When a law firm advises its clients to be ‘very careful’ about something, the wise client will pay close attention. So it was for Canadian foundations and charities following introduction of the federal government’s recent budget. In a post-budget analysis, a prominent Canadian law firm concluded by saying: ‘given the political climate and these new rules, foreign charities funding advocacy in Canada and Canadian charities funding or doing advocacy (particularly environmental advocacy) should be very careful.’
The measure that prompted this warning was tucked away in a short section of the budget entitled Enhancing Transparency and Accountability for Charities tabled in Parliament on 29 March. In it, the government announced its intention to restrict the political activities of charities. In particular, it telegraphed its opposition to such activities being ‘funded by foreign sources’. In a budget devoted primarily to spending restraint, it was noteworthy that the government committed $8 million to the task of ‘enhancing its education and compliance activities with respect to political activities by charities’.
The budget provision caught many people off guard, but it wasn’t a complete surprise. For the previous two months, the federal government had been raising the bogeyman of ‘foreign funding and influence’ of the ‘political’ activities of ‘radical’ Canadian charities.
The ‘radical’ charities being targeted are Canadian environmental organizations. And the nefarious sources of ‘foreign’ funding in question? They are US foundations including the Hewlett Foundation, the Rockefeller Brothers Fund, the Tides Foundation and other environmental funders.
The government has these particular groups in its crosshairs because of the proposed Northern Gateway pipeline. If built, the multi-billion dollar pipeline would transport bitumen from the oil sands of northern Alberta through the mountainous terrain of British Columbia to a west coast port. From there, it would be shipped by ocean tanker for export to Asia.
Development of both the Alberta oil sands and an energy market in Asia are key economic priorities of the federal government. During current regulatory hearings about the pipeline, however, many environmental groups expressed reservations or outright opposition to it. In what a Globe and Mail editorial described as a witch-hunt, the response of the Canadian government was to fear monger and sound alarms about foreign funding and political activities by charities, both of which are complete red herrings.
Non-partisan political activities by Canadian charities are permissible but already very limited and circumscribed. Criticism of ‘foreign’ funding is especially disingenuous. The Alberta oils sands have been developed with huge amounts of foreign investment. And many non-Canadian corporations with a vested interest in oil sands development have been actively lobbying Ottawa politicians in support of the pipeline.
The government’s position also reeks of hypocrisy. There are numerous examples of the government gladly accepting U.S. foundation funding. In fact, Prime Minister Stephen Harper hosted a 2007 media conference with Bill Gates to praise the Gates Foundation for its $28 million commitment to Canada’s HIV/AIDS vaccine initiative.

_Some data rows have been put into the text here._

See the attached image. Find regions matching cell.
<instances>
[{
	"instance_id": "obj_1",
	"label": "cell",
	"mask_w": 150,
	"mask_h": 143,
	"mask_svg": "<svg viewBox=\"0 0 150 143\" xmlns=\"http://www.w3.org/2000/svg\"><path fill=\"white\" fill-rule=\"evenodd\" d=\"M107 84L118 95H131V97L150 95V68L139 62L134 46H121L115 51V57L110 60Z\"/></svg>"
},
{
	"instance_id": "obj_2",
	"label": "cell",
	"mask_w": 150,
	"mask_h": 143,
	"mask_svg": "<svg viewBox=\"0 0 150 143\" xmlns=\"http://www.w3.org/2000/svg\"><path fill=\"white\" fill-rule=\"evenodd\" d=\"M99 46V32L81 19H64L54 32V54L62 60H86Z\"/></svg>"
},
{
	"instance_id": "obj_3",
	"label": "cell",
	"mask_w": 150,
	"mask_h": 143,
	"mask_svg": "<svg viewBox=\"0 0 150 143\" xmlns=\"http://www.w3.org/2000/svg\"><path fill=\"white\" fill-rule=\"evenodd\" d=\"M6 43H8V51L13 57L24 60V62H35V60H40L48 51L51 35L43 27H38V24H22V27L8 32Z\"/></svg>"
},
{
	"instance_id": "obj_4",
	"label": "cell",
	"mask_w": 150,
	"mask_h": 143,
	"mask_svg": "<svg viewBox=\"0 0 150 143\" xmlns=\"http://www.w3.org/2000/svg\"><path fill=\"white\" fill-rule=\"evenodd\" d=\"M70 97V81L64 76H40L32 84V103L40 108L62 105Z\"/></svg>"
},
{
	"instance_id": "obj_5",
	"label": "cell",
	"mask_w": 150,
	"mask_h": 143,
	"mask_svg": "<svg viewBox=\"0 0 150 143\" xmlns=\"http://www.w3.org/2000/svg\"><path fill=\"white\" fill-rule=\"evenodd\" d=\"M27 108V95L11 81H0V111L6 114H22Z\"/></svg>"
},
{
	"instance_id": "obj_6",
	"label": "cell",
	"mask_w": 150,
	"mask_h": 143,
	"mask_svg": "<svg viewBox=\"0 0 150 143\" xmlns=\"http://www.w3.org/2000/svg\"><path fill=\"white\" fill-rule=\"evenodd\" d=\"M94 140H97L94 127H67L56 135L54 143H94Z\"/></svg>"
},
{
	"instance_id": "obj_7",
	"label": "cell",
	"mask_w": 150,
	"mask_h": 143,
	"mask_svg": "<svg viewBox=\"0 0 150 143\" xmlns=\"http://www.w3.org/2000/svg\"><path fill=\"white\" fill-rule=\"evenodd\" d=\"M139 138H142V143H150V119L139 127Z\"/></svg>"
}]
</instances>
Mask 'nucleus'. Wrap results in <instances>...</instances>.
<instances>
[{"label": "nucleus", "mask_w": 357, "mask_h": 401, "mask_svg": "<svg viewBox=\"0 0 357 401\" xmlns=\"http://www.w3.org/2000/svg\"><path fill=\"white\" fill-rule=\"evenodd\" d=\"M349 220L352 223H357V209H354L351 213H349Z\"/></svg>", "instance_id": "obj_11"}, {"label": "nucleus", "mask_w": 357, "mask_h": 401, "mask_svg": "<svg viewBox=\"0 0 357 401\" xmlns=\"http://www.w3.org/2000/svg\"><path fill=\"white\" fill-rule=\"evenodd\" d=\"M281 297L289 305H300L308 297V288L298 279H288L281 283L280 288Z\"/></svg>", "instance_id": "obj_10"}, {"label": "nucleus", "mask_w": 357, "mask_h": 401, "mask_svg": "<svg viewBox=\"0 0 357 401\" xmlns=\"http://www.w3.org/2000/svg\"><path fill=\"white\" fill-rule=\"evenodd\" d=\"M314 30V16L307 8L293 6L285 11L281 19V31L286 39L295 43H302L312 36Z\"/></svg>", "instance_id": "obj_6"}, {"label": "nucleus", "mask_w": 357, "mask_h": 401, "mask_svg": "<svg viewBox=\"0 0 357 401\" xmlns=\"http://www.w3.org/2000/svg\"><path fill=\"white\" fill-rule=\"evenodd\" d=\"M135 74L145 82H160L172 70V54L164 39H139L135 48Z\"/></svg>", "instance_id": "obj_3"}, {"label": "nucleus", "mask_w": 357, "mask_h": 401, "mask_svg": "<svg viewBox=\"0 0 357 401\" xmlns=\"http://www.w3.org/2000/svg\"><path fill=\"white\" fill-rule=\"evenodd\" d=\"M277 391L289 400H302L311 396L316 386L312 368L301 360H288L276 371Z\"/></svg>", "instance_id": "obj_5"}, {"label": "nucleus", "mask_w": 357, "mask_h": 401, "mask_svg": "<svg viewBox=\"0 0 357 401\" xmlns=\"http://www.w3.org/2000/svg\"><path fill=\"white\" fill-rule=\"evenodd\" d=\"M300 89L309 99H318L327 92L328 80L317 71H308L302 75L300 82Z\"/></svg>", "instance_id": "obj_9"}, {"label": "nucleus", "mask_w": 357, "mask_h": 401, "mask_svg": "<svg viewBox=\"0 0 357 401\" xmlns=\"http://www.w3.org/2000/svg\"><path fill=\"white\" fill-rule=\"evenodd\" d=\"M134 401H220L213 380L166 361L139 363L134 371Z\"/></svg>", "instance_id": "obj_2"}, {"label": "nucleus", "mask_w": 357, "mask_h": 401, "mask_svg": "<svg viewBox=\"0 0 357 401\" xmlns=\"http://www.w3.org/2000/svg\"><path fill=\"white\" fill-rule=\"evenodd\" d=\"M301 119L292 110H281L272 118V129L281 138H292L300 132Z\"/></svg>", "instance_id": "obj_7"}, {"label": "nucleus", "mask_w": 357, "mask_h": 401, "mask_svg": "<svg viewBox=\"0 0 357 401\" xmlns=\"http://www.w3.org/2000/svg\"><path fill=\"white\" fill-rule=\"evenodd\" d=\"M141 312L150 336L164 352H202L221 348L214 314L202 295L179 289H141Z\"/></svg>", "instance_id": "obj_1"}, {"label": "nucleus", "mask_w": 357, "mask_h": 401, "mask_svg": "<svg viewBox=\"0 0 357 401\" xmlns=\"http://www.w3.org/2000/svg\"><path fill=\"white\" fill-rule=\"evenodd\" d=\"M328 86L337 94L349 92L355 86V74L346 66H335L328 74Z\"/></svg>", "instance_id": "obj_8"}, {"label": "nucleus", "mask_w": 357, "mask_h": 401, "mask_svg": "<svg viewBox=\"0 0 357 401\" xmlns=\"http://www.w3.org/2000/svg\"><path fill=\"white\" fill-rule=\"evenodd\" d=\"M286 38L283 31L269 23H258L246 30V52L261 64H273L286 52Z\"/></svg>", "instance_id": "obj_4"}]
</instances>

The most troubling aspect of the budget is that it reflects a consistent pattern of behaviour by this government. It has adopted a ‘take no prisoners’ approach to critics and never misses an opportunity to demonize those who don’t share its views. And, where it can, it will stifle and silence criticism.
International aid and development NGOs were among the first to experience this government’s wrath. KAIROS, a respected ecumenical development organization, received word two years ago that it was going to lose funding that had been provided by the Canadian International Development Agency (CIDA) for 35 years. KAIROS had been raising questions about the activities of Canadian mining companies in Latin America – inconvenient for a government promoting free trade agreements in the region.
Shortly after coming to the defence of KAIROS, the NGO umbrella group, the Canadian Council on International on Cooperation, learned that it, too, would lose all of its federal funding after a 40-year relationship with CIDA. A recent survey confirmed this process described as the defanging of development NGOs.
The demonization of its critics by the government isn’t limited to environmental or aid groups, however. Earlier this year, the Public Safety Minister accused critics of a bill regulating online surveillance as ‘siding with child pornographers’. And on it goes.
The primary impact of the budget measure will be domestic. The Canada Revenue Agency has already told Canadian charities that it will be seeking more information about their political activities. The advocacy chill already experienced by charities is fast becoming a deep freeze.
The greater fear, however, is that the ‘Canadian’ approach may be cited as a model by far more repressive regimes bent on stifling civil society advocacy and dissent in their own countries. After all, Canada is a full-blown democracy. No one would question the commitment of the Canadian government to free speech and pluralism as fundamental democratic principles.
They wouldn’t dare.
Shortly after this post was written, the Canadian government announced the closure of the Montreal based International Centre for Human Rights and Democratic Development, popularly known as Rights and Democracy (R & D). The organization had provided a small grant to an Israeli based NGO that criticized human rights in that country. This annoyed the government which has aggressively advanced a very pro-Israel position. After a failed, ham-fisted attempt by the government to muzzle R & D, it ultimately decided to kill it.
Patrick Johnston is Principal of BOREALIS Advisors and former President and CEO of the Walter and Duncan Gordon foundation in Toronto.